- [GIVEN EXERCISE]:
Reproduce all of the material below word for word, leaving out the pictures.
++++++++++++++++++++
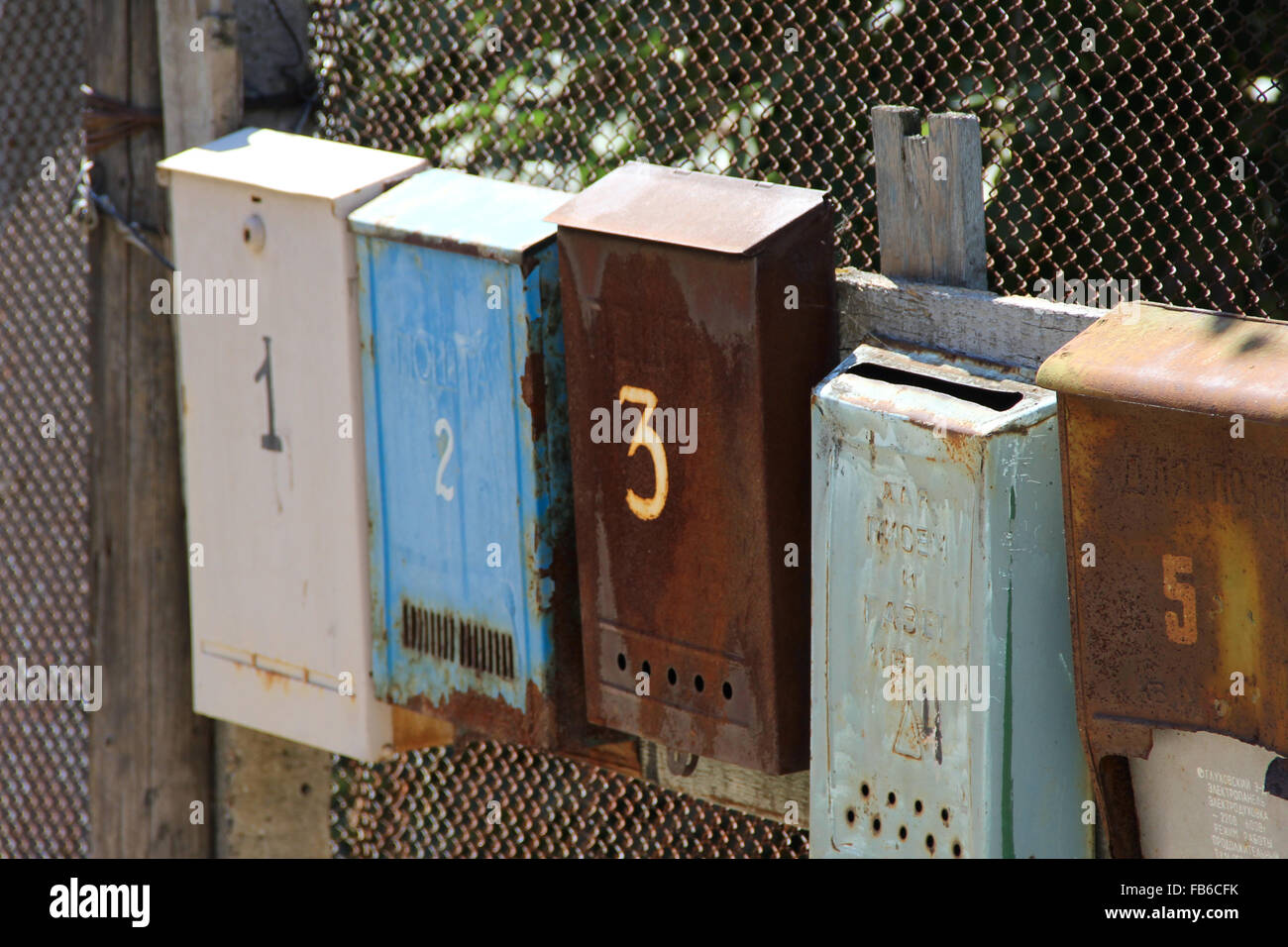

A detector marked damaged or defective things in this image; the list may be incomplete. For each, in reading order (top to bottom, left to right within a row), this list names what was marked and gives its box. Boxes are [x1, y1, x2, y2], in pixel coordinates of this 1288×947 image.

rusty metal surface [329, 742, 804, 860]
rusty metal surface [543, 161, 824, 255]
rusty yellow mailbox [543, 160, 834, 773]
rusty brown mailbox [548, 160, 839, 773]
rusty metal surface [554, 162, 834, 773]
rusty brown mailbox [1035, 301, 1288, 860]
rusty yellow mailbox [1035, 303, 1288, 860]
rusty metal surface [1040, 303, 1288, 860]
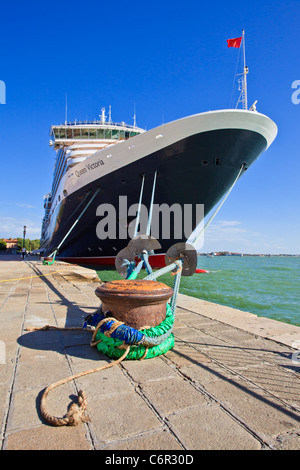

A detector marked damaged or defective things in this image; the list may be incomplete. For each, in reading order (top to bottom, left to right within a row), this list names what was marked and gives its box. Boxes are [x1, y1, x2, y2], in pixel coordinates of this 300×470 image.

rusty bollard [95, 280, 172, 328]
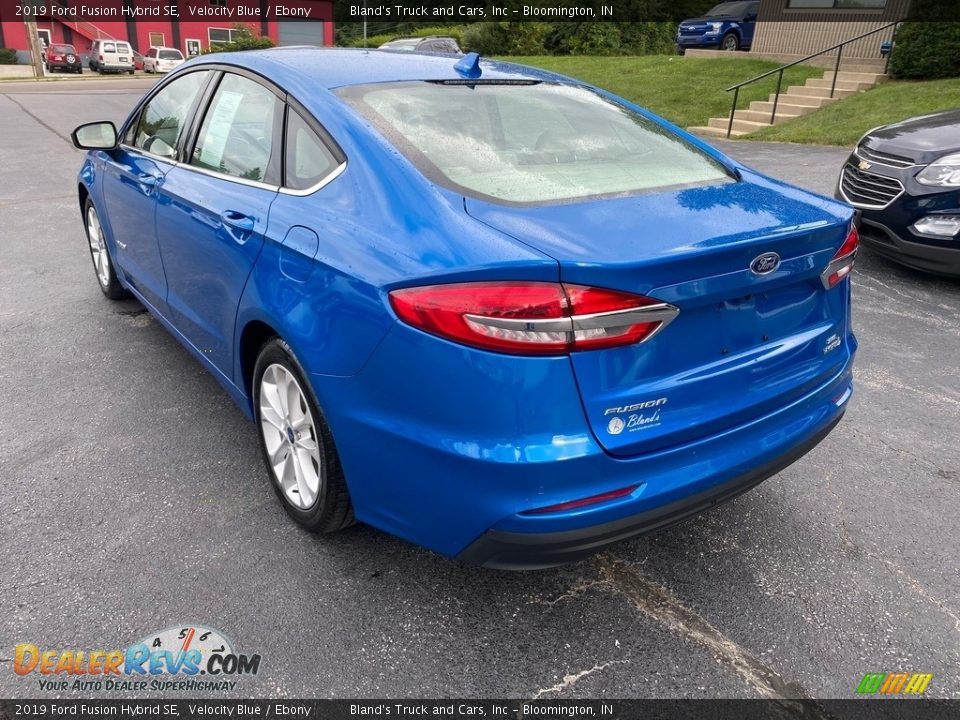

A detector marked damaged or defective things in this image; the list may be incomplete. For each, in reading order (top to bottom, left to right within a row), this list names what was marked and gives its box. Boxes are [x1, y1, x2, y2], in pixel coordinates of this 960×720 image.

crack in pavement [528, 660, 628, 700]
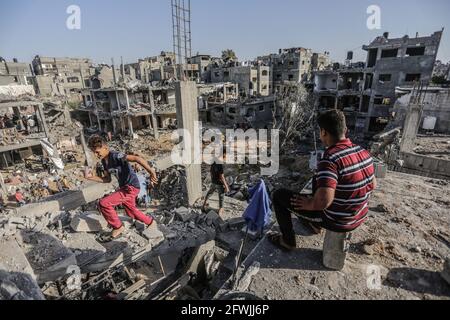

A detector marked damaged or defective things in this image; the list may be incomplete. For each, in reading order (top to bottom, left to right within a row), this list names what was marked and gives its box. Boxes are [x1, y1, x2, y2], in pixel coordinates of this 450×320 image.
++++++++++++++++++++
- [SOLUTION BELOW]:
A detector marked damaged or defective things in this image; the list may be incomplete. For each, in reading order (top to bottom, left to right within a row), this list names what was marked and gives its box. Boxes are [x1, y1, x2, y2], in pixel coordinates of this 1288×947 image.

rusty metal surface [329, 742, 804, 860]
rusty metal surface [543, 161, 824, 255]
rusty yellow mailbox [543, 160, 834, 773]
rusty brown mailbox [548, 160, 839, 773]
rusty metal surface [554, 162, 834, 773]
rusty brown mailbox [1035, 301, 1288, 860]
rusty yellow mailbox [1035, 303, 1288, 860]
rusty metal surface [1040, 303, 1288, 860]

A detector marked damaged or defective things in this image; the list may be incomplete. For each, in reading order (top to bottom, left to right within a row), this list names what was marked and gives its box. Boxes are [x1, y1, x2, y2], in pixel coordinates of this 300×470 image.

rusty bollard [95, 280, 172, 328]

A detector marked damaged or defective things in this image; the list may be incomplete. For each, in reading order (top to bottom, left to right within a row), this list names what was marked and gives its box. Boxes are [x1, y1, x2, y2], in pixel coordinates of this 960×720 image.

crack in pavement [528, 660, 628, 700]

A detector marked damaged or defective things in this image; the list may be incomplete. For each, in reading order (top to bottom, left to right within a row), this list names what was marked and gives its box. Boxes are [x1, y1, x2, y2], in pixel coordinates of this 450×320 image.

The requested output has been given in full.